Yabi: Bringing Drag-and-drop to Supercomputers
Supercomputers are powerful tools for scientists. They are also very expensive, so wasted time can mean a lot of wasted resources. But making the most efficient use of them is not the easiest proposition in the world; it's not just a case of clicking a button to analyze a protein. However, fitting out the world of supercomputers with a user-friendly, web-based interface is the focus of an open source project based at Western Australia's Murdoch University.
Last year Murdoch publicly launched Yabi, a tool equipped with a web interface to make using supercomputers simpler.
The computational physics community, as an example, may be very proficient in the intricacies of shell scripts and working with a command line, says Professor Matthew Bellgard, Director of Murdoch's Centre for Comparative Genomics. "They've had a lot of experience in the past running their Fortran code using 4000 cores or 10,000 cores," he says. However, "there are other domains where scientists don't necessarily have that skill running command line code or porting their code from one supercomputer to another."
Learning at least a smattering of Perl or some other scripting language is often the norm for life scientists, but it can require a significant investment of time to get up to speed and make a supercomputer do what a scientist wants.
"When we started down this particular path of building Yabi, we wanted to simplify access to supercomputing infrastructure for end users. And the end users typically are non-IT-proficient; consider life science researchers or geoscientists," Professor Bellgard says. "While some of them have the ability to write scripts and use programming languages a lot would prefer to be able to just drag and drop and have access to tools that you could access via the command line, but in a web-based environment. "So I guess our first remit was, 'Can we simplify access to high performance computing (HPC) infrastructure?'"
Yabi has already been used to make life easier for scientists studying metagenomics (genomics is the study of the DNA of living organisms, metagenomics looks at the profile of organisms in a particular sample, for example a soil or sedimentary sample). "Metagenomics is a relatively new area and the tools are just being developed. The tools for data analysis of DNA sequences are readily available, but metagenomics is relatively new."
Professor Bellgard says that there have been marked improvements in productivity thanks to Yabi. "We are able to use the Yabi environment to make available tools in a very accessible way for life science researchers."
The team has made resources available for other research communities, for example scientists studying cattle tick genome. "We've created a bioinformatics resource which behind the scenes uses the Yabi environment," Professor Bellgard says.
Although Yabi comes out of a life science environment, the tool can be used across scientific disciplines. One of its strengths, according to Professor Bellgard, is its flexibility.
"Pretty much any tool that can be run on a command line can actually be incorporated into the Yabi environment. So any command line tool whether it's a statistical tool, whether it's a genomics or a bioinformatics tool, whether it be a remote sensing tool, whether it be an astronomy tool can be incorporated."
And although its focus is on HPC, Yabi utilizes standard tools and protocols so it can be deployed in non-supercomputing environments. The developers are now targeting the cloud; "we are getting Yabi ready for a cloud based deployment which demonstrates that it is a very scalable system," Professor Bellgard says.
"Imagine a workflow, for example, of ten different tools that a user might pull together to conduct analysis on some data. The first tool is selecting a file from a computer that is connected to a remote sensor somewhere in outback Australia, then the next tool is running a file format process that may end up being computationally intensive. The third item is a tool that is on a supercomputer local to the researcher.
"The next tool is remotely accessing another supercomputer, then the fourth or fifth tool is actually utilising the cloud resources and the results are stored in the cloud somewhere. There is no lock in so you get to pick and choose where you run the tools or the administrator does that for the users. You do not have to log in to Yabi in order to get access to your data, so you can choose where the results are stored."

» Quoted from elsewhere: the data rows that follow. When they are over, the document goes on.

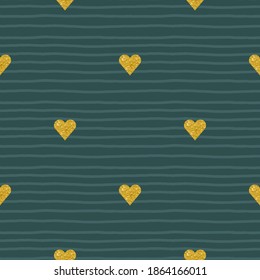 Vector golden foil seamless pattern on tidewater green background with hand drawn lines. Trendy glitter hearts for Valentine day holiday.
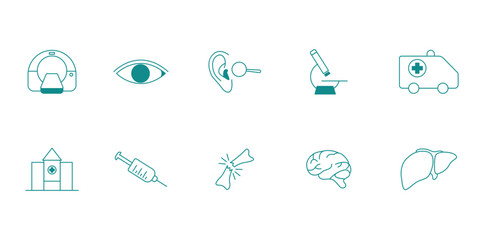 MRI Machine, Human Eye, Ear Examination, and More Medical Icons Set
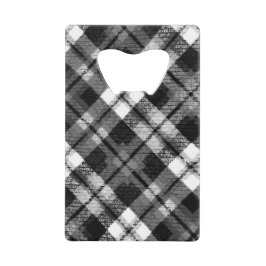 Plaid Check Tartan Zwart Wit Boerderij Modern Creditkaart Flessenopener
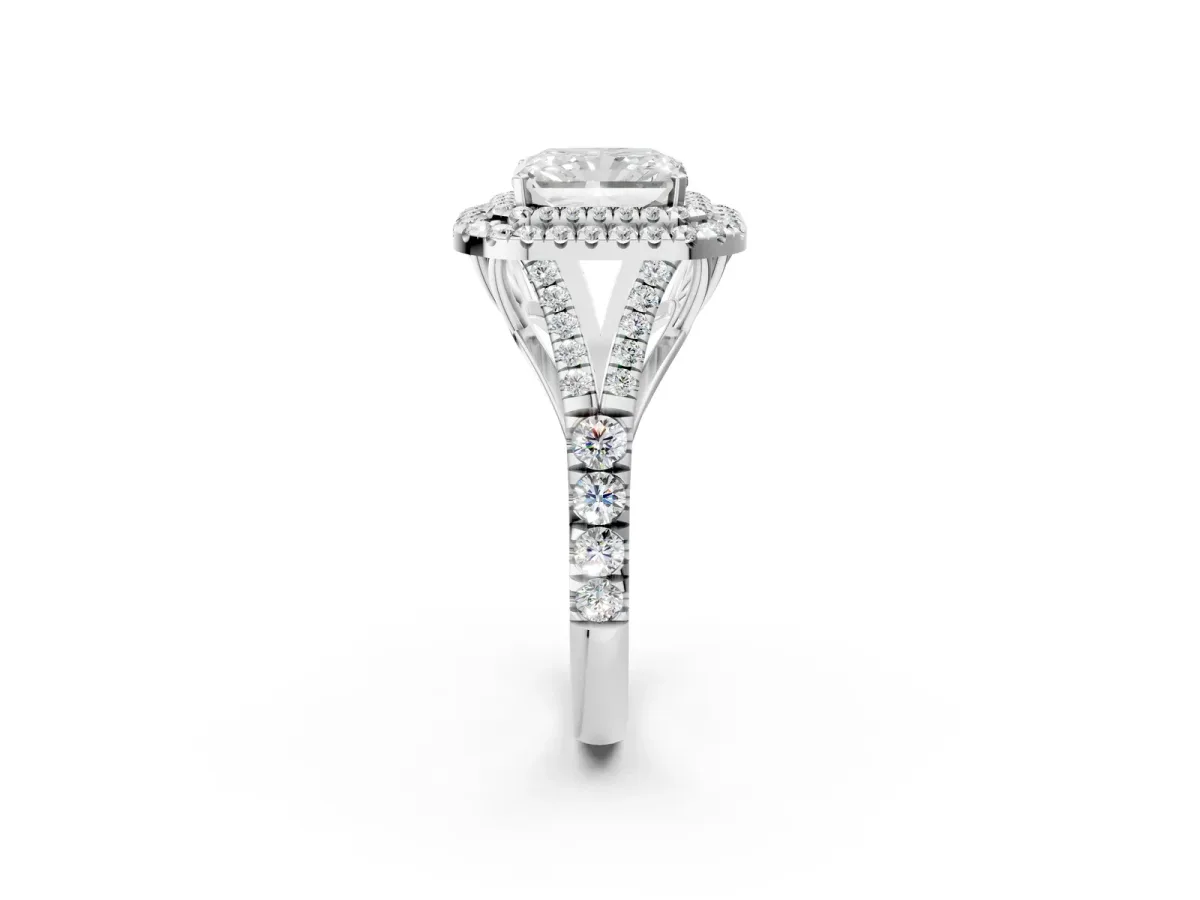 Radiant Cut Cut Double Halo Split Shank Diamond Ring with Prong Setting Platinum
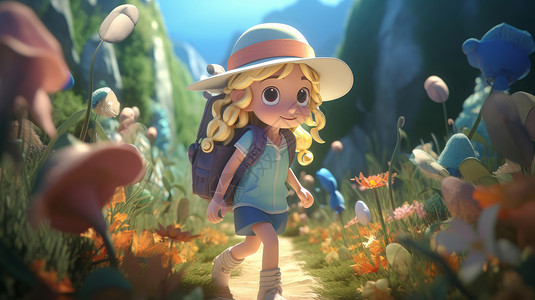 小背包零钱包背着包戴着帽子去徒步踏青的长发小女孩插画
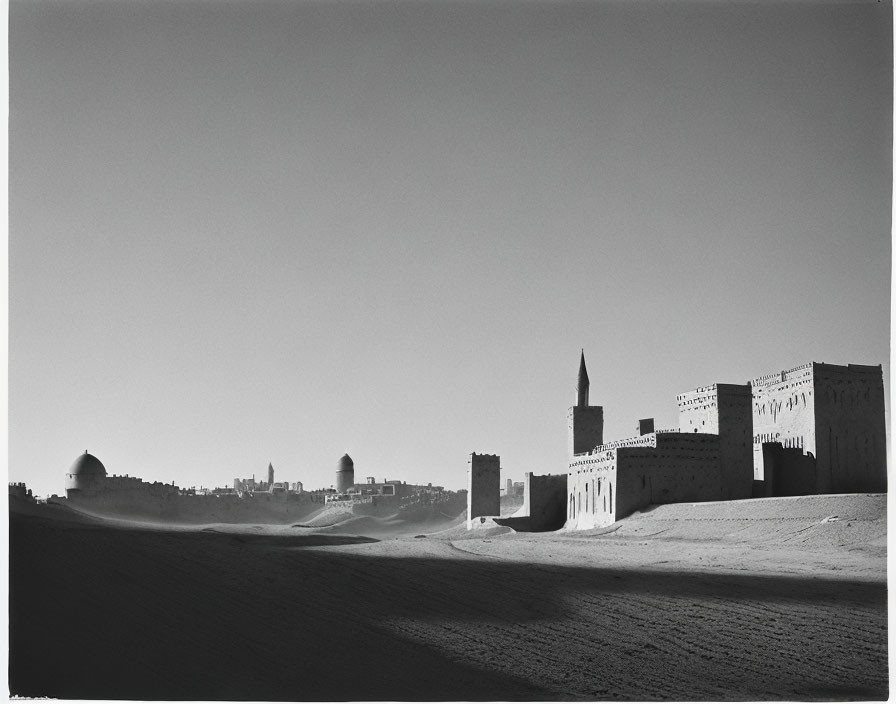 Monochrome desert landscape with Middle Eastern skyline.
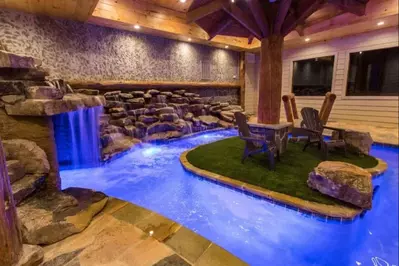 indoor pool in a pigeon forge cabin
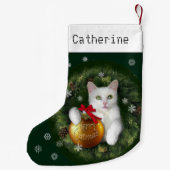 Petite Chaussette De Noël Joyeux Catmas avec (ou sans votre nom) (Dos)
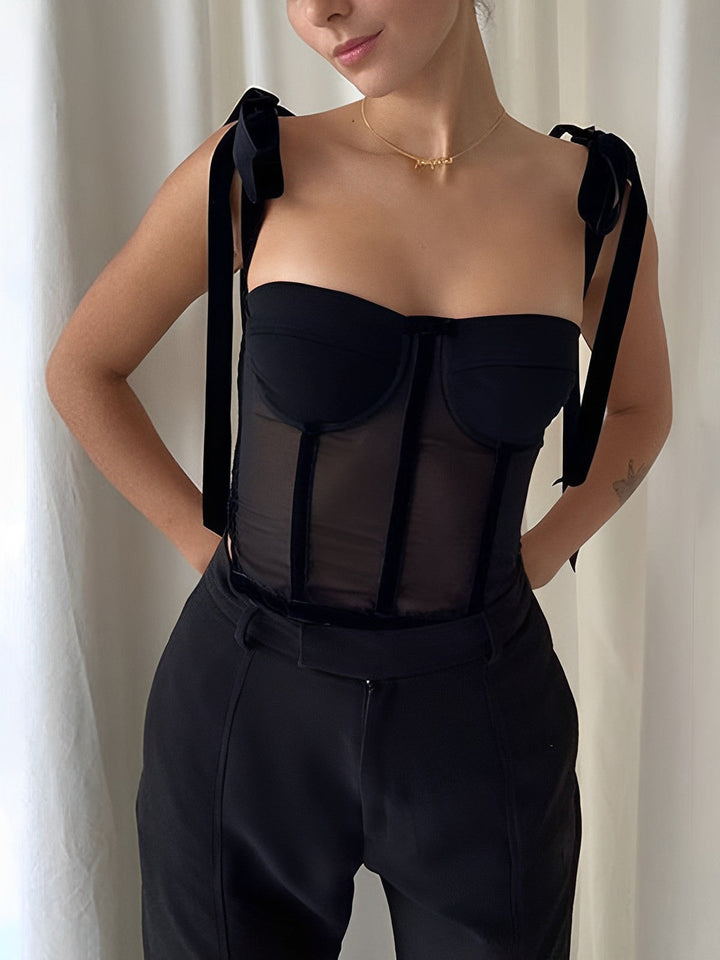 Yana - Elegante top corsé de malla negro para mujer
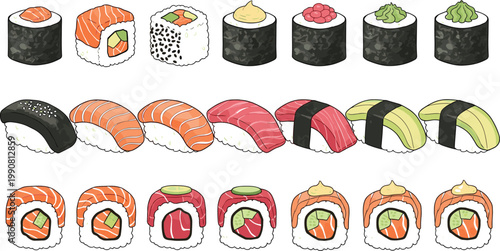 Sushi Icon Set Featuring Various Rolls, Nigiri, and Sashimi in Colorful and Detailed Designs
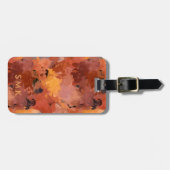 Chique Trendy Terracotta Rust Abstract Monogram Bagagelabel (Voorkant horizontaal)
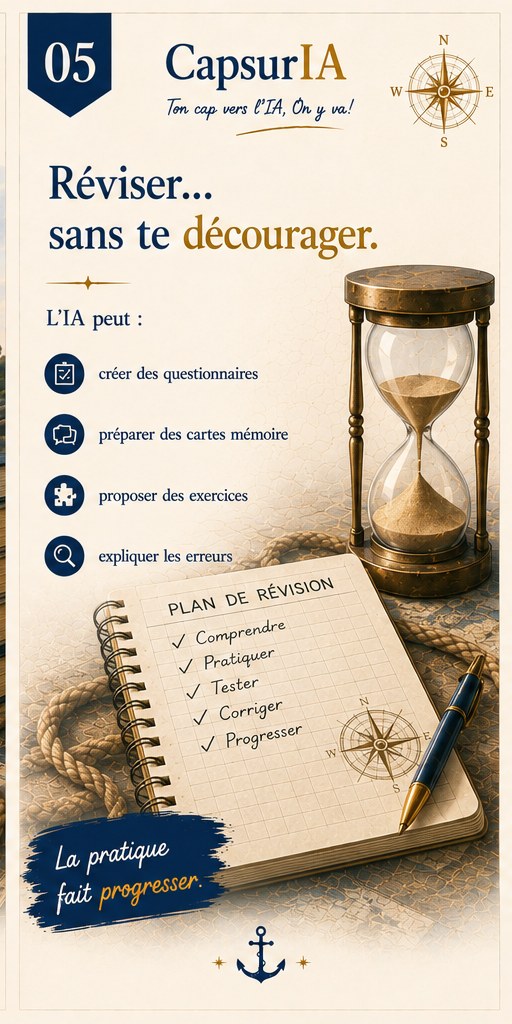Affiche CapsurIA : Réviser sans te décourager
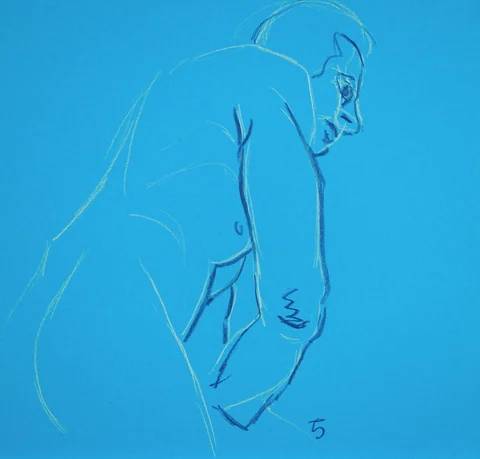 Figure drawing, side view by Riley Adamson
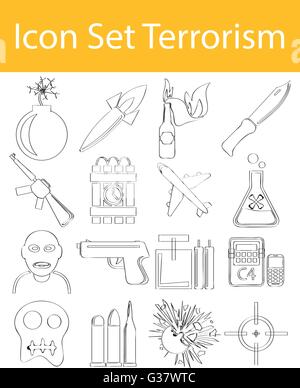 Drawn Doodle Lined Icon Set Terrorism with 16 icons for the creative use in graphic design Stock Vector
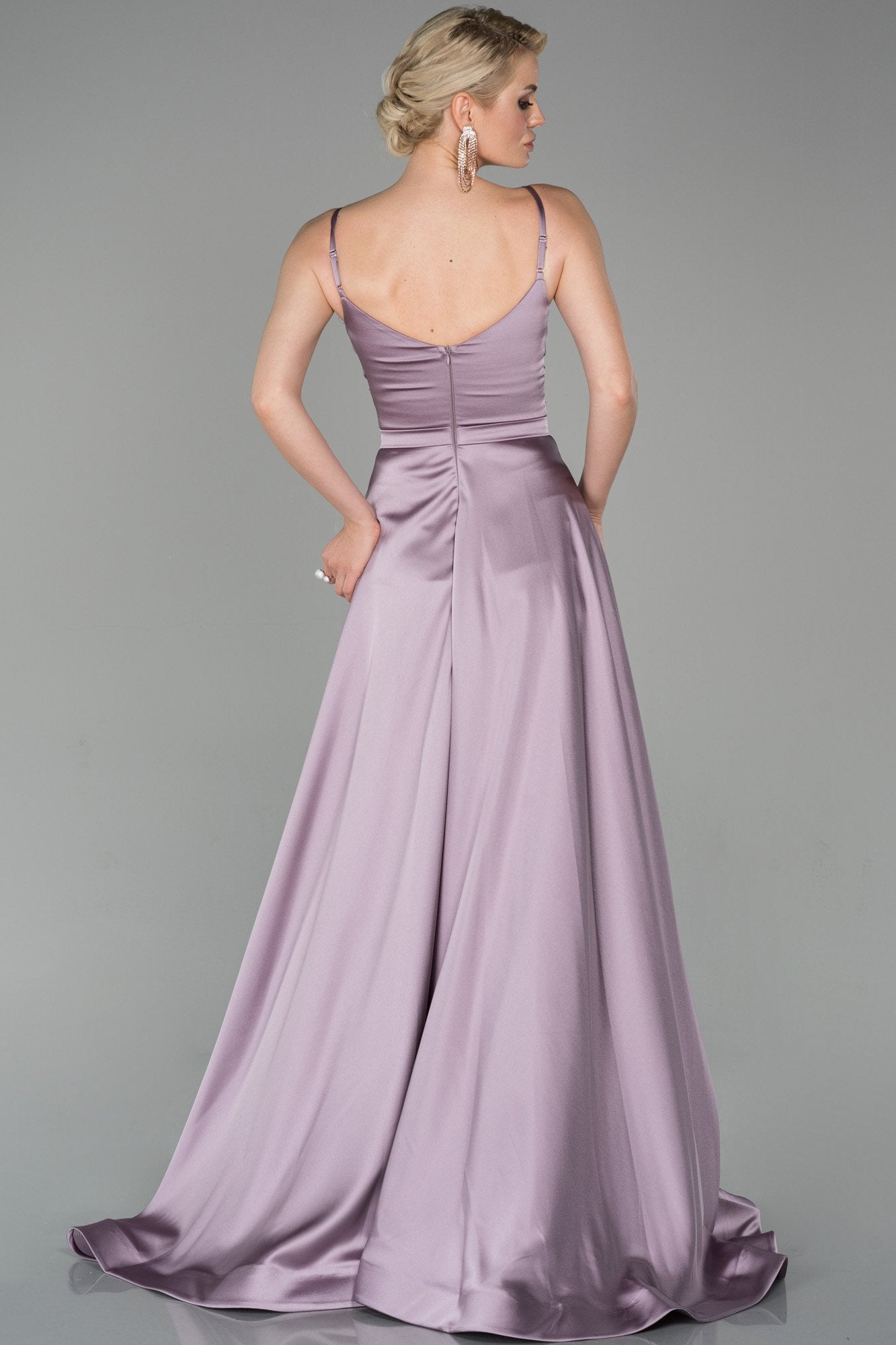 19186 Dusty Pink Draped Satin Strap Dress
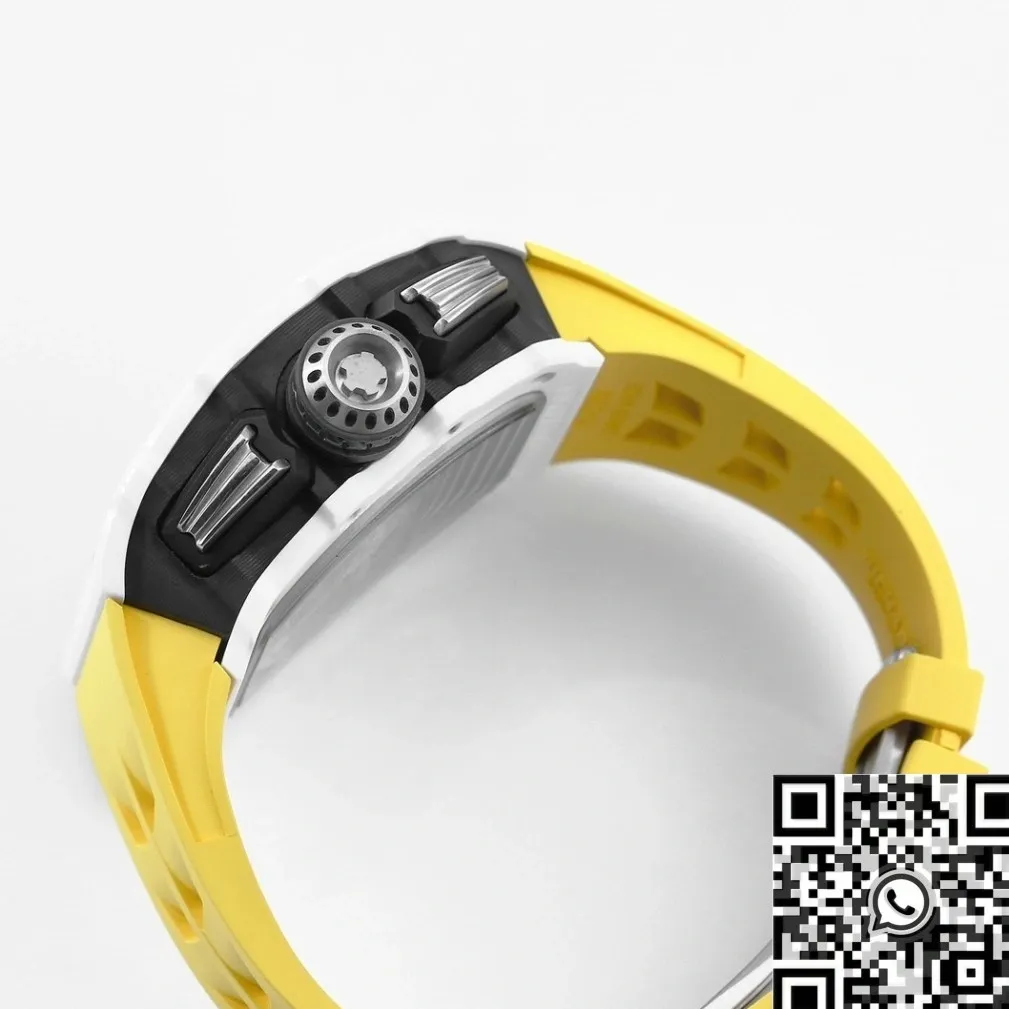 Richard Mille RM11 White Ceramic Yellow Rubber Strap Watch KV Factory MultiPurpose 2573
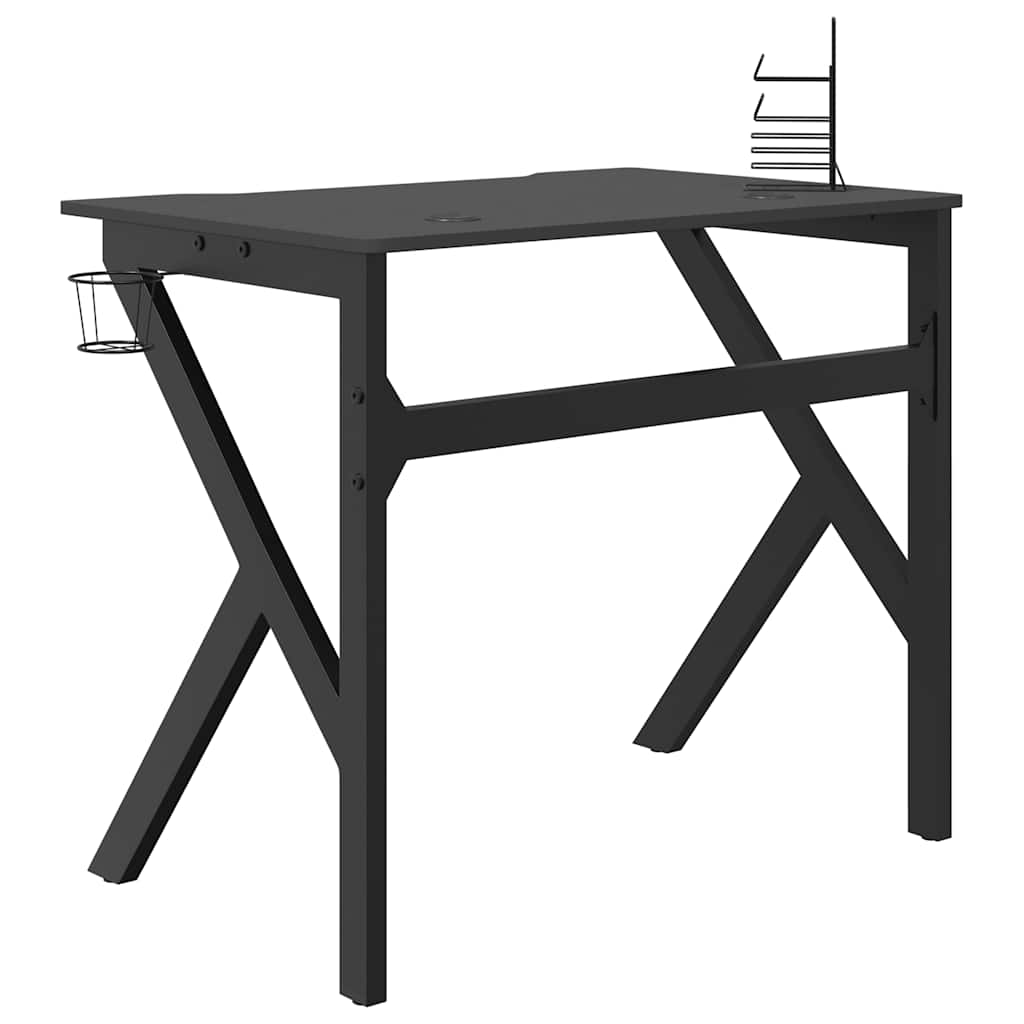 Gaming Desk with K-Shaped Legs Black 90x60x75 cm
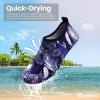 SEEKWAY Water Shoes Women Men Adult Quick-Dry Aqua Socks Barefoot Non Slip for Beach Swim River Pool Lake surf Black SK002(U)(2m-1431 Leaf&feather)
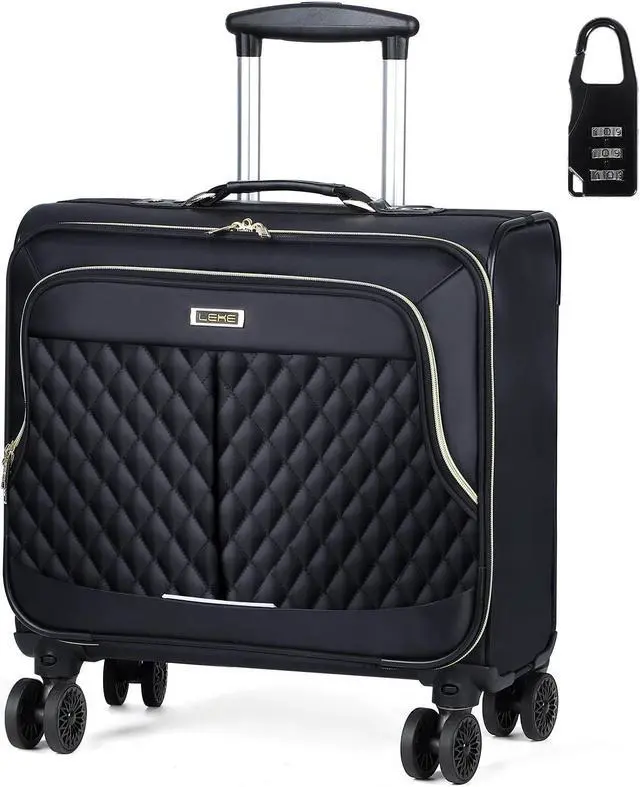 Main image of Lekebobor Rolling Laptop Bag Rolling Laptop Briefcase on Wheels for Women/Men Fits Up to 17.3Inch computer Bags Water Resistant for Work Travel and Business, Black Quilted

Part of the philosophy driving Yabi is not just simplifying workflow management for end users, but for system administrators too. "You can imagine one scientist comes and says 'please install 10 tools for me into this Yabi environment' but then if 50 scientists come and they all have different tools the last thing you want is the bottle neck to be at the system administration level. We can abstract away the complexities for the user but we also want to abstract away the complexities for the sysadmin."
Yabi was open sourced in July last year. "We were mindful not to open source it too early, because there is a level of support that is required for the international community and we were making sure that the system was in a state that would be able to supported by our group," Professor Bellgard says. It has already been deployed at QFAB the Queensland Facility for Advanced Bioinformatics; and the Murdoch team is "in conversation" with scientists at UTS in Sydney as well as at other universities and CSIRO.